__DATA EXTRACT__.
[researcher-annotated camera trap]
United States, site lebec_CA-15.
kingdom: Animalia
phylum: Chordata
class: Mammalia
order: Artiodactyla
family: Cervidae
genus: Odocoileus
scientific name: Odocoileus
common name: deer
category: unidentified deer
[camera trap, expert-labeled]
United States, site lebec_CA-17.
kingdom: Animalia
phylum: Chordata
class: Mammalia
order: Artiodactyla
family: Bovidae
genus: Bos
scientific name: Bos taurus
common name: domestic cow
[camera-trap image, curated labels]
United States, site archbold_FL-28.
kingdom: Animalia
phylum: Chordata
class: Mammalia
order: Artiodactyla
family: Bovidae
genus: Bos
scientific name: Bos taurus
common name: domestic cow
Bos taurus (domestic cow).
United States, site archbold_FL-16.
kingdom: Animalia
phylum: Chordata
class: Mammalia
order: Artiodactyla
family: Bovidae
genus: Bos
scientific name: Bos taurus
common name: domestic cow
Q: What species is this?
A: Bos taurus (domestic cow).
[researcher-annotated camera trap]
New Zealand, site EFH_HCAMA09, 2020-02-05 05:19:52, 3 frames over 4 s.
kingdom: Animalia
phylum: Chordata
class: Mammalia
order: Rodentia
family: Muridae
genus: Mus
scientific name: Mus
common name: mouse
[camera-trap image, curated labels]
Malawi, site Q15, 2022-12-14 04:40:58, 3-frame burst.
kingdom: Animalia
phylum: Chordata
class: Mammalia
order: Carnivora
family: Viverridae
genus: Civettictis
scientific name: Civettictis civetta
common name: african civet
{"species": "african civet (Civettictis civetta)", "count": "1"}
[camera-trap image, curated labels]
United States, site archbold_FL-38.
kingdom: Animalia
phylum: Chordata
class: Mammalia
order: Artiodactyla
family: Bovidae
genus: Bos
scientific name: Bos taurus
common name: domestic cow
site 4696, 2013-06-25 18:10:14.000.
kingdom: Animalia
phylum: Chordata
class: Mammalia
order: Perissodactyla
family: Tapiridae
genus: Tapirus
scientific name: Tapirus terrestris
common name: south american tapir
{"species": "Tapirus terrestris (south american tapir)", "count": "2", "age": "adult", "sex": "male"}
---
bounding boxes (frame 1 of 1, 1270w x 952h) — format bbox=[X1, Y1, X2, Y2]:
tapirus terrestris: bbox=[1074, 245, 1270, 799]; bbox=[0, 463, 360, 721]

__WHAT THIS TASK INVOLVES__. Once you reach the line that contains "scientific name: Tapirus terrestris", transcribe it and all remaining lines of the listing exactly; skip everything before it.

__RESPONSE TO THE EXERCISE__.
scientific name: Tapirus terrestris
common name: south american tapir
{"species": "Tapirus terrestris (south american tapir)", "count": "2", "age": "adult", "sex": "male"}
---
bounding boxes (frame 1 of 1, 1270w x 952h) — format bbox=[X1, Y1, X2, Y2]:
tapirus terrestris: bbox=[1074, 245, 1270, 799]; bbox=[0, 463, 360, 721]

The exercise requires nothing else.